Just saw a headline in an online Newspaper.
"A reminder that up to 20 sitting .... MPs are under investigation for electoral fraud."
Newspaper is the UK "Independent",(23rd April 2017) the MPs are "Tory" MPs.
We are not alone!

Philip Fitzpatrick

In Australia and a lot of other developed (and developing) countries a corrupt politician eventually gets caught and is disgraced and does jail time.

Not so in PNG.

Papua New Guineans, especially public servants, love process and formulas. They will follow established rules blindly, even if they are really dumb and pointless.

Maybe PNG needs to set up formal processes and formulas for dealing with miscreant public servants and politicians. These processes could be based on existing laws but not necessarily dependent upon them.

And of course the best organisation to do this this would be an independent commission against corruption.

Perhaps this should be a guiding light for PNG voters.

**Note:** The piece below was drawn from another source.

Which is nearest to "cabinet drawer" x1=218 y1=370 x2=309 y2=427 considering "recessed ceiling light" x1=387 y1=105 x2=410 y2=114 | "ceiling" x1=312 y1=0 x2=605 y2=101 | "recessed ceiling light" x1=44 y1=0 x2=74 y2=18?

Only vote for candidates who support setting up an ICAC immediately after the election.

I know O'Neill promised one and never delivered so it might be a good idea to get the commitment in writing and a promise to resign if it doesn't happen.

But who am I kidding ....?

Paul Oates

I find myself saying, yes, yes, yes, all good points but who is prepared to stand up and make it happen.

The problem is talked about ad infinitum but the answer of how to make it happen seems to elude almost everyone in PNG.

PNG needs a charismatic leader/s and an organisation behind them to actually translate the wishes and desires into practice.

In these circumstances, desperation usually leads to electing yet another version of the same problem. South America and Central America, much of Africa have classic examples of this problem.